From: Alistair Popple <alistair@popple•id.au>
To: Alexey Kardashevskiy <aik@ozlabs•ru>
Cc: linuxppc-dev@lists•ozlabs.org,
Benjamin Herrenschmidt <benh@kernel•crashing.org>,
Daniel Axtens <dja@axtens•net>,
David Gibson <david@gibson•dropbear.id.au>,
Gavin Shan <gwshan@linux•vnet.ibm.com>,
Paul Mackerras <paulus@samba•org>,
Russell Currey <ruscur@russell•cc>,
Alex Williamson <alex.williamson@redhat•com>
Subject: Re: [PATCH kernel 07/10] powerpc/powernv/npu: Rework TCE Kill handling
Date: Mon, 21 Mar 2016 17:50:35 +1100 [thread overview]
Message-ID: <3568229.mPg30sMOI8@new-mexico> (raw)
In-Reply-To: <1457504946-40649-8-git-send-email-aik@ozlabs.ru>
On Wed, 9 Mar 2016 17:29:03 Alexey Kardashevskiy wrote:
> The pnv_ioda_pe struct keeps an array of peers. At the moment it is only
> used to link GPU and NPU for 2 purposes:
>
> 1. Access NPU _quickly_ when configuring DMA for GPU - this was addressed
> in the previos patch by removing use of it as DMA setup is not what
> the kernel would constantly do.
This was implemented using peers[] because we had peers[] anyway to deal with
TCE cache invalidation. I agree there's no reason to keep it around solely for
speed.
> 2. Invalidate TCE cache for NPU when it is invalidated for GPU.
> GPU and NPU are in different PE. There is already a mechanism to
> attach multiple iommu_table_group to the same iommu_table (used for VFIO),
> we can reuse it here so does this patch.

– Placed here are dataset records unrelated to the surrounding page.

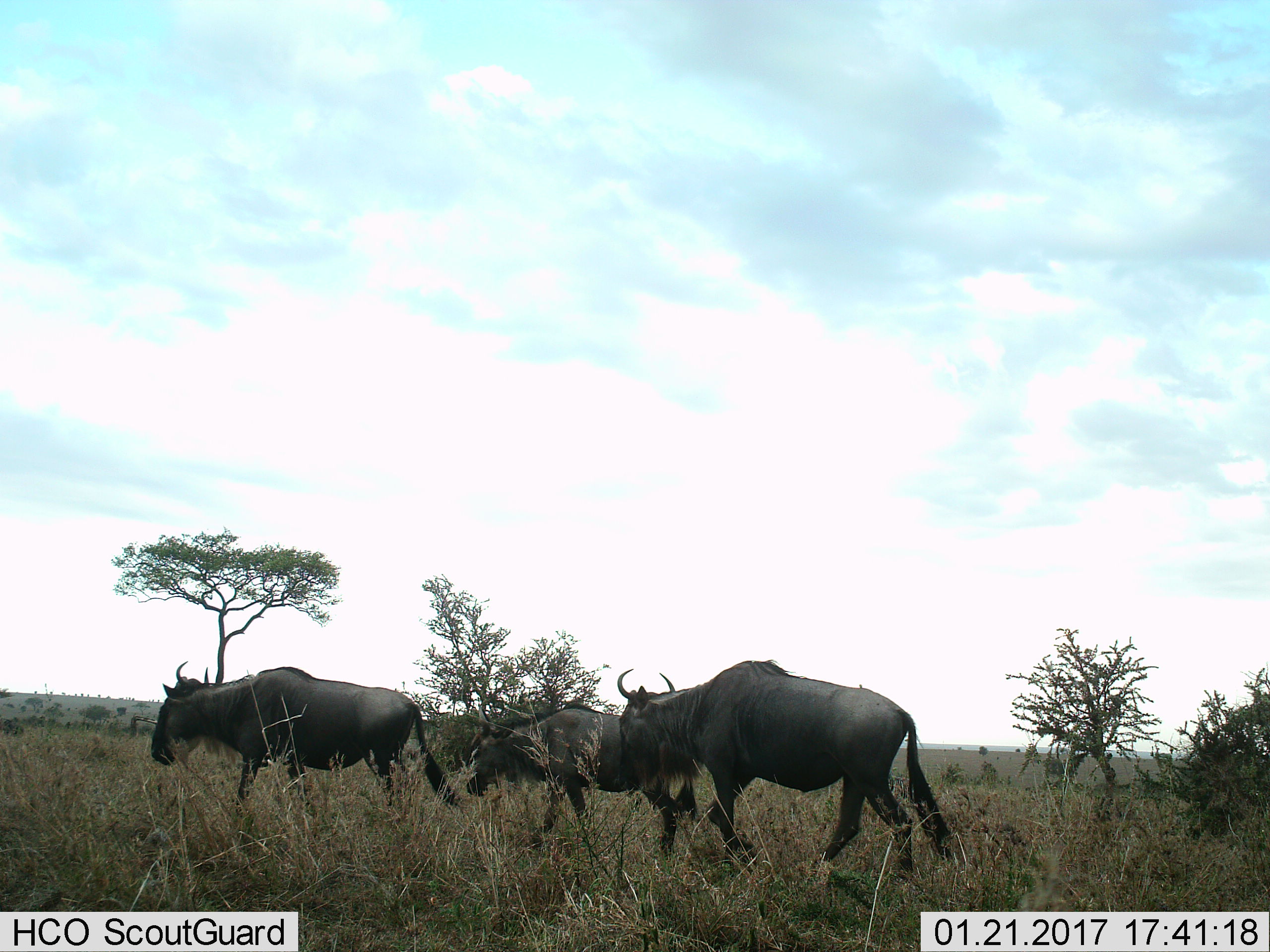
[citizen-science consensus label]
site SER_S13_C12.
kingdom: Animalia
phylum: Chordata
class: Mammalia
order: Artiodactyla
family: Bovidae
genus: Connochaetes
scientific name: Connochaetes taurinus taurinus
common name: blue wildebeest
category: wildebeestblue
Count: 3.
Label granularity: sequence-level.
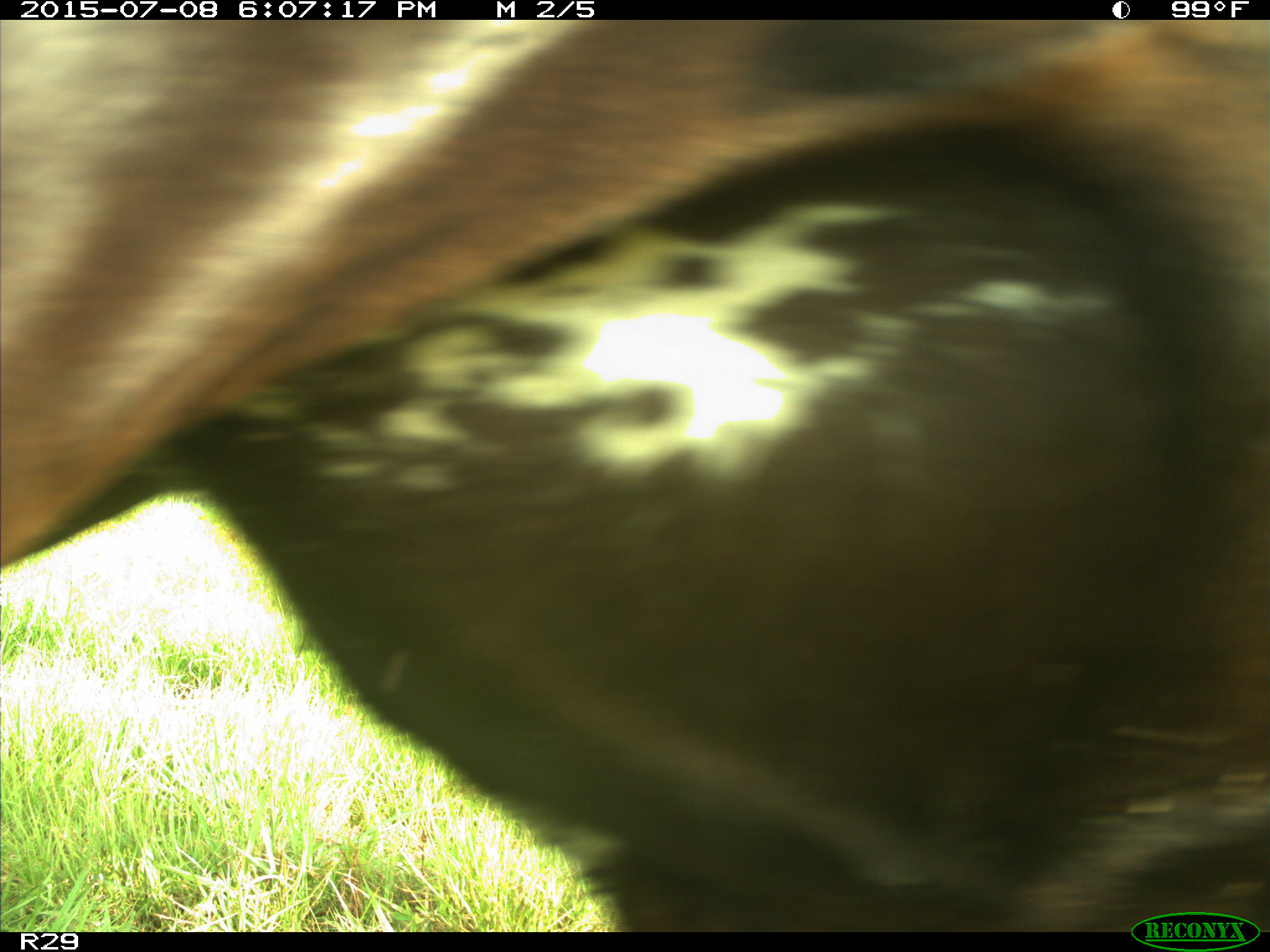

Ok, this makes sense. I wasn't aware of iommu_table_groups but it looks like a
more elegant way of solving the problem. I'm not familiar with the way iommu
groups work but the changes make sense to me as far as I can tell.
> This gets rid of peers[] array and PNV_IODA_PE_PEER flag as they are
> not needed anymore.
>
> While we are here, add TCE cache invalidation after changing TVT.
Good idea, even though I guess we're unlikely to hit a problem in practice as
I'm pretty sure on a normal system the links would get retrained between runs
with different TVTs which implies the NPU gets reset too.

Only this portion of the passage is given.